Kanunlarımız ve içtihatlarımız dünyanın bir çok medeni ülkesiyle yarışacak ciddiyete , kaliteye ve aynı zamanda eksikliğe sahip durumda peki sorun nedir? sorun maalesef ki kanun uygulayıcıların yaptığı eksikliklerden kaynaklanmaktadır. Kanun uygulayıcıların için de üzülerek biz avukatlar da bulunmaktadır. Avukatlık mesleğinde haksızlıklar karşısında direnen ve savunma makamının hakkını veren meslektaşlarımızı ayrı tutuyorum. İşini layıkıyla yapan hakim ve savcılarımızda tabiki bulunuyor. Ancak İstanbul Sözleşmesi sonrası yaşanan sıkıntıları gördükçe hukukçu kimliğimi sorgulamaya başladığımı belirtmeliyim. Cinsel suçlarda diğer suçlara oranla iftira ve gerçek olmayan beyanlar oldukça fazla olduğunu gözlemlemiştik. İstanbul Sözleşmesini tekrar tartışılır hale getiren noktalardan birisi de iftiralar olmuştu. Kamu vicdanını etkileyen ve medyaya yansıyan vakıalar karşısında insanlar kendilerinin güvende olmadığı bir beyanla cezaevine girebileceği düşüncesiyle yani hukuk güvenliği ilkesinden endişe duymaktaydı. Aslında İstanbul Sözleşmesi öncesi de sonrası da yaşanan olumsuz vakıalarda uygulama noktasında yaşanan sıkıntılardan kaynaklanmaktaydı.

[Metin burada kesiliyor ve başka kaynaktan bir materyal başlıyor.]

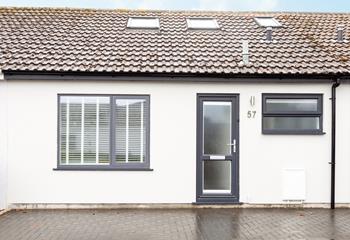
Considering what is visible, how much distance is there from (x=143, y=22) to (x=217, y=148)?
5.09 meters

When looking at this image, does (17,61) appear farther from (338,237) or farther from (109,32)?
(338,237)

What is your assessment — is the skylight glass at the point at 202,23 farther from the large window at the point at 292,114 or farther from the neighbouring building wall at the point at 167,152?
the large window at the point at 292,114

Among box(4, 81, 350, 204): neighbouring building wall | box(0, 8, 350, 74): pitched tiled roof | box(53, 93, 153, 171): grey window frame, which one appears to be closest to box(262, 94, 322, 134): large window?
box(4, 81, 350, 204): neighbouring building wall

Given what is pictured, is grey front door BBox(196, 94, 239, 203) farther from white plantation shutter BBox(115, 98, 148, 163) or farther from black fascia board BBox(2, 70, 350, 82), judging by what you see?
white plantation shutter BBox(115, 98, 148, 163)

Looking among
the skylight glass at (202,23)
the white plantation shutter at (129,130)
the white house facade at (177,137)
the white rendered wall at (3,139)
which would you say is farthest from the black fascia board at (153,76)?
the skylight glass at (202,23)

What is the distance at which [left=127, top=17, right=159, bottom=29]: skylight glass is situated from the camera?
14.0 meters

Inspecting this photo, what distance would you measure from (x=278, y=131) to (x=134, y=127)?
323 centimetres

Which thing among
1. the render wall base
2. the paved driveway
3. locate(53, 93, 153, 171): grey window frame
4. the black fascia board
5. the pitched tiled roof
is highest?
the pitched tiled roof

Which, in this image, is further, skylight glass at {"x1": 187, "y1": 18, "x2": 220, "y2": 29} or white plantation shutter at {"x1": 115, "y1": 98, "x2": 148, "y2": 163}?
skylight glass at {"x1": 187, "y1": 18, "x2": 220, "y2": 29}

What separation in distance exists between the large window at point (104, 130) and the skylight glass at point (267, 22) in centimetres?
505

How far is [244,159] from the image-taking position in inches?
441

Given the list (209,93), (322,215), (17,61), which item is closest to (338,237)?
(322,215)

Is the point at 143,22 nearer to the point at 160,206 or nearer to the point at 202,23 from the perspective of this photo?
the point at 202,23

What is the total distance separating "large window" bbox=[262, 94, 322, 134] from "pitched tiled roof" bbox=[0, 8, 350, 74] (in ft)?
2.10
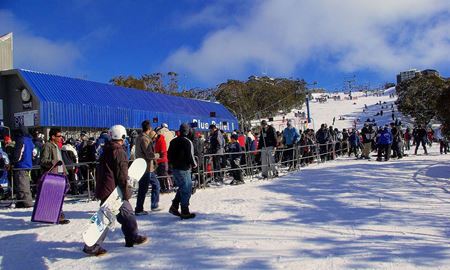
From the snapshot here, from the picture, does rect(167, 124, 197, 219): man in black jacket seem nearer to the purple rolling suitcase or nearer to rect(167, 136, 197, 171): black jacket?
rect(167, 136, 197, 171): black jacket

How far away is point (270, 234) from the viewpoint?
709 cm

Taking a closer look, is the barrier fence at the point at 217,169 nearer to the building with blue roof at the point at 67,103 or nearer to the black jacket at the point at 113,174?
the black jacket at the point at 113,174

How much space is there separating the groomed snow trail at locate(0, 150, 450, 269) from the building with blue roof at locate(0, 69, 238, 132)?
1015cm

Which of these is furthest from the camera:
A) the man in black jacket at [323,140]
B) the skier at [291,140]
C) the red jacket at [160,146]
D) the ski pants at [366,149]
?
the man in black jacket at [323,140]

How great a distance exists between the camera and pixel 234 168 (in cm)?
1364

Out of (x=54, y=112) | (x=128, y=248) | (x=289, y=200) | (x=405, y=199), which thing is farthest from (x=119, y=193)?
(x=54, y=112)

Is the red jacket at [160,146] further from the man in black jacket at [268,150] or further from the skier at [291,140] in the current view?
the skier at [291,140]

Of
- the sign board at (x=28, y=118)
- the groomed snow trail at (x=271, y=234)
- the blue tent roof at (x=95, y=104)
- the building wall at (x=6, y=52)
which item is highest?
the building wall at (x=6, y=52)

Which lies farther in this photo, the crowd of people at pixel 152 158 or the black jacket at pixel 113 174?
the crowd of people at pixel 152 158

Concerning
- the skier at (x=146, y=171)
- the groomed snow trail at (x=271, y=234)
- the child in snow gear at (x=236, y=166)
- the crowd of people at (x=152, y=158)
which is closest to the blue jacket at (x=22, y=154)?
the crowd of people at (x=152, y=158)

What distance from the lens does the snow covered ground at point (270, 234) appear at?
19.4 feet

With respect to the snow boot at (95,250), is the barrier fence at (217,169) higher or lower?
higher

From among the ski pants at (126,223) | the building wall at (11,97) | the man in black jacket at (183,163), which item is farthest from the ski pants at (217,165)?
the building wall at (11,97)

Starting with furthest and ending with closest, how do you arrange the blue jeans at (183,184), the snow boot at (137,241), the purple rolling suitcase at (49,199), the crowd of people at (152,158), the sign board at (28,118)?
the sign board at (28,118)
the blue jeans at (183,184)
the purple rolling suitcase at (49,199)
the snow boot at (137,241)
the crowd of people at (152,158)
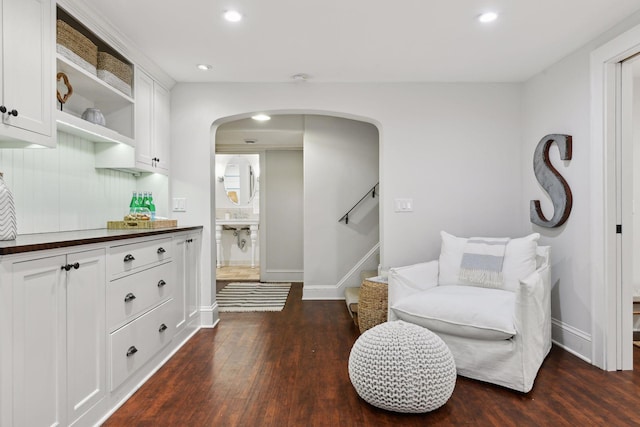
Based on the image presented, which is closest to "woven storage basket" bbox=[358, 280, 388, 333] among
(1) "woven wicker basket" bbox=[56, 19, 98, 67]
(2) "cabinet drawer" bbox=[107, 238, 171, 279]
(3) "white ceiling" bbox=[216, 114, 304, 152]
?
(2) "cabinet drawer" bbox=[107, 238, 171, 279]

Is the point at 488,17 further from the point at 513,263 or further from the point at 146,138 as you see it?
the point at 146,138

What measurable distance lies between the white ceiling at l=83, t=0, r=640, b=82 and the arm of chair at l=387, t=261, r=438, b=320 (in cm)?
164

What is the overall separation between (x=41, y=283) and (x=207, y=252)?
6.76 feet

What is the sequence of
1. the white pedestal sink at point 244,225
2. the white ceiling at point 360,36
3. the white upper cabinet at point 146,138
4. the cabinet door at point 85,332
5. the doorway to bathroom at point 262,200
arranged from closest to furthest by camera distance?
the cabinet door at point 85,332
the white ceiling at point 360,36
the white upper cabinet at point 146,138
the doorway to bathroom at point 262,200
the white pedestal sink at point 244,225

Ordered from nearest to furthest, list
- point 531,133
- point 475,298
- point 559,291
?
point 475,298
point 559,291
point 531,133

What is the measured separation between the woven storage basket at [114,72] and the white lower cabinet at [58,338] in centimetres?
135

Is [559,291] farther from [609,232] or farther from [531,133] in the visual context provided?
[531,133]

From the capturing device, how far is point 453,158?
12.1ft

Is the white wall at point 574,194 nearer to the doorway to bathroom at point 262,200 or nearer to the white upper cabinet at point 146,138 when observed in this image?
the doorway to bathroom at point 262,200

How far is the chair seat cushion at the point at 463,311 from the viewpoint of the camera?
231cm

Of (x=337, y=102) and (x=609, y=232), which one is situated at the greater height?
(x=337, y=102)

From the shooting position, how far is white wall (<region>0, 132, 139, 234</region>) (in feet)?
7.20

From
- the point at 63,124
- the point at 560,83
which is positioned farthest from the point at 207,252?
the point at 560,83

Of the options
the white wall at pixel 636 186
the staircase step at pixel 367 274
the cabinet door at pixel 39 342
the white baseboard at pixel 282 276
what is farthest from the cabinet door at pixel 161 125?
the white wall at pixel 636 186
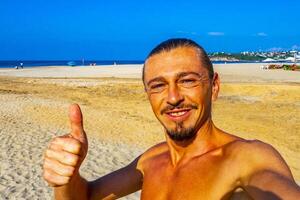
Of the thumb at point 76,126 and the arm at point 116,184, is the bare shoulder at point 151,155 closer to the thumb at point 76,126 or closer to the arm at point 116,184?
the arm at point 116,184

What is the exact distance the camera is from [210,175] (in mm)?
2230

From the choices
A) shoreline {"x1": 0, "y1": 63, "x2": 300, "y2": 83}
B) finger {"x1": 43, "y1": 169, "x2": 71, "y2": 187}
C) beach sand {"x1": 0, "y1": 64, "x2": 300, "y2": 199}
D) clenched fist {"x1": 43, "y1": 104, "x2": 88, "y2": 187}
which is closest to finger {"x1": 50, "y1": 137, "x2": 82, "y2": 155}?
clenched fist {"x1": 43, "y1": 104, "x2": 88, "y2": 187}

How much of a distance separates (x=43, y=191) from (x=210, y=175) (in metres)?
5.87

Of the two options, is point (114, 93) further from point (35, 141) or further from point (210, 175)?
point (210, 175)

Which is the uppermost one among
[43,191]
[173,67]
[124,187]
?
[173,67]

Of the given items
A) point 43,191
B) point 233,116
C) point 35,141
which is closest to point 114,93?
point 233,116

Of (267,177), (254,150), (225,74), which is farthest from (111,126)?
(225,74)

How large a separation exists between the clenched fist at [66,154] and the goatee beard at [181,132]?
0.56m

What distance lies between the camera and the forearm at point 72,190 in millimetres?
2291

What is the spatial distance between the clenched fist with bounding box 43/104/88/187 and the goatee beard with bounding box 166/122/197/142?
56cm

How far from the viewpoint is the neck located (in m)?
2.41

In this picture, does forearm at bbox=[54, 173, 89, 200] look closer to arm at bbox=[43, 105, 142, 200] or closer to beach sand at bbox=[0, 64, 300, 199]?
arm at bbox=[43, 105, 142, 200]

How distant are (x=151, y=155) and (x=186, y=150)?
16.1 inches

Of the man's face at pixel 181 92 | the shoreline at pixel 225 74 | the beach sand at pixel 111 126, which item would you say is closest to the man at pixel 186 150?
the man's face at pixel 181 92
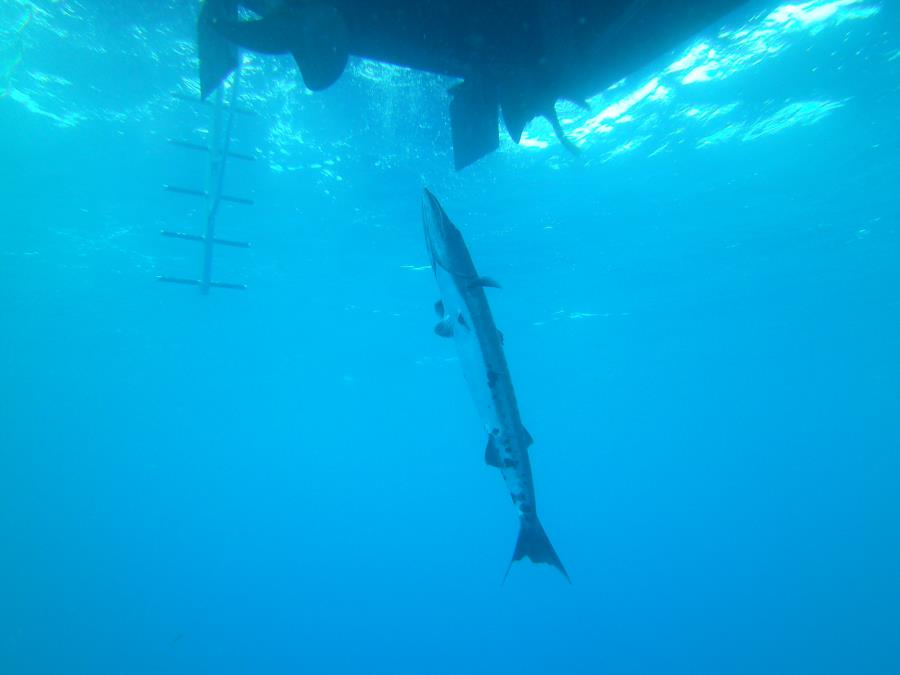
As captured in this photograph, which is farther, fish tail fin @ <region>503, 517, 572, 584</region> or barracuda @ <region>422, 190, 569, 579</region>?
fish tail fin @ <region>503, 517, 572, 584</region>

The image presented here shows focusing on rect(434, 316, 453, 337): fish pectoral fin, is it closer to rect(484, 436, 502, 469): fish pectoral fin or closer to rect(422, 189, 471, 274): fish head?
rect(422, 189, 471, 274): fish head

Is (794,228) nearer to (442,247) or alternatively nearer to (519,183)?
(519,183)

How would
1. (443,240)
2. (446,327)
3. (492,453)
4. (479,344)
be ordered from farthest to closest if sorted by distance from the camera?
(492,453) < (446,327) < (479,344) < (443,240)

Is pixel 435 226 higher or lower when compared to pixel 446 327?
higher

İstanbul Sözleşmesi öncesi kadının ve çocuğun beyanı esastır anlayışı ile sadece tek bir beyanla başka hiçbir delil olmadan faile ceza verilirdi. Şimdi ise failin beyanı dışında bir başka somut delil olmadığı gerekçesiyle dava açılmıyor. Bu böyle olmamalı.. Yani ortayı bulacak bir ayar bir türlü bulamıyoruz. Kantarın topuzunu kaçırdığımız için de maalesef adalet sistemi sorgular hale geliyoruz.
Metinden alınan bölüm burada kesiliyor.